Афоня тяжело дышал. Глаза — как у безумного. Тимофей отвел его в сторону, насильно усадил на бревна. Тело Афони била мелкая дрожь, руки тряслись. Он смотрел на свой дом, порывался бежать к нему. Но Тимофей не пускал.
— Теперь не страшно, — говорил успокаивающе, — Сиди, отдохни малость.
К ним подошел Савелий.
— Не судьба, брат, — встретил его Тимофей, кивнув на свой пылающий дом. — Не судьба.
— Как же она занялась?
Тимофей развел руками:
— Может, Парася? Попытать бы? Очнется — попытать бы.

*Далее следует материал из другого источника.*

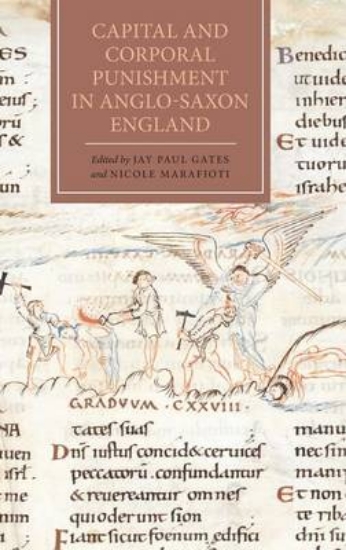 Picture of Capital and Corporal Punishment in Anglo-Saxon Eng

— Ежели и знает, так не скажет, — отозвался Савелий. — Ничего не скажет. Померла.
— Знать, стихия в ней такая, — вставил подвернувшийся Кондрат, — чтоб, значит, в пламени смерть принять. — Он поправил картуз, затеребил редкую бороденку, прищурился: — Ведь как получается? На белый свет — одним лазом, а в сыру землю — ой, ой, скоки тропок-дорожек. Вот тут эта самая стихия и правит. Давеча, — оживился Кондрат, — со мной было. Помянул Авдея...
— Ладно тебе, Кондрат, — прервал его Савелий. — Иди с миром. Не путайся под ногами.

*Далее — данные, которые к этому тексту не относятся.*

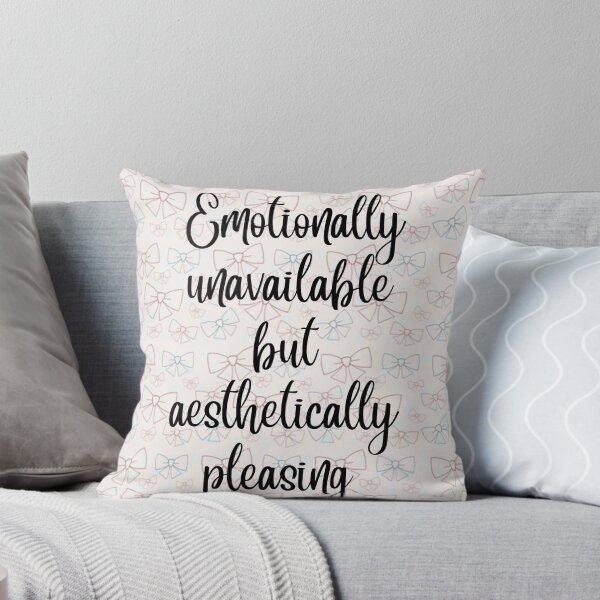 Item preview, Emotionally Unavailable but Aesthetically Pleasing designed and sold by CreatedbyKandJ.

— Нет, ты послухай, — пьяно наседал Кондрат. — Я ж на тот свет было затесался и обратно воскрес. Трубный глас почул: «Иде ты, грешник великий, Кондрат?» Призвал, смекаю, всевышний раба своего — надо итить. И боязно стало... под коленками млость, а куда денешься? «Тута я!» — кричу. Аж глядь, заместо всевышнего спасителя супружница моя благоверная голос подает. Так-то. Коли б не она... Ну? Стихия али не стихия человеком правит?
— Ка-ан-драт! — донесся пронзительный бабий голос. И снова, уже ближе: — Ка-ан-драт!
Кондрат сжался.
— Ох, господи, избавь от лукавого.
Мышиные его глазки беспокойно забегали. Он попятился, затерялся среди мужиков.
Едва Кондрат скрылся, подошла Ульяна — запыхавшаяся, возбужденная.
— Где он? — затрубила, — Казали люди — возле вас бачили.
— Был, — ответил Тимофей. — Подался.
— И чего ты, Ульяна, бегаешь за ним следком? — спросил Савелий. — Явится. Где бы ни петлял — домой ноги принесут.
Ульяна уставилась на него, всплеснула руками:
— Сгореть же может! Сунется, куда не просят, и сгорит. Отчаянный он у меня. Дюже отчаянный.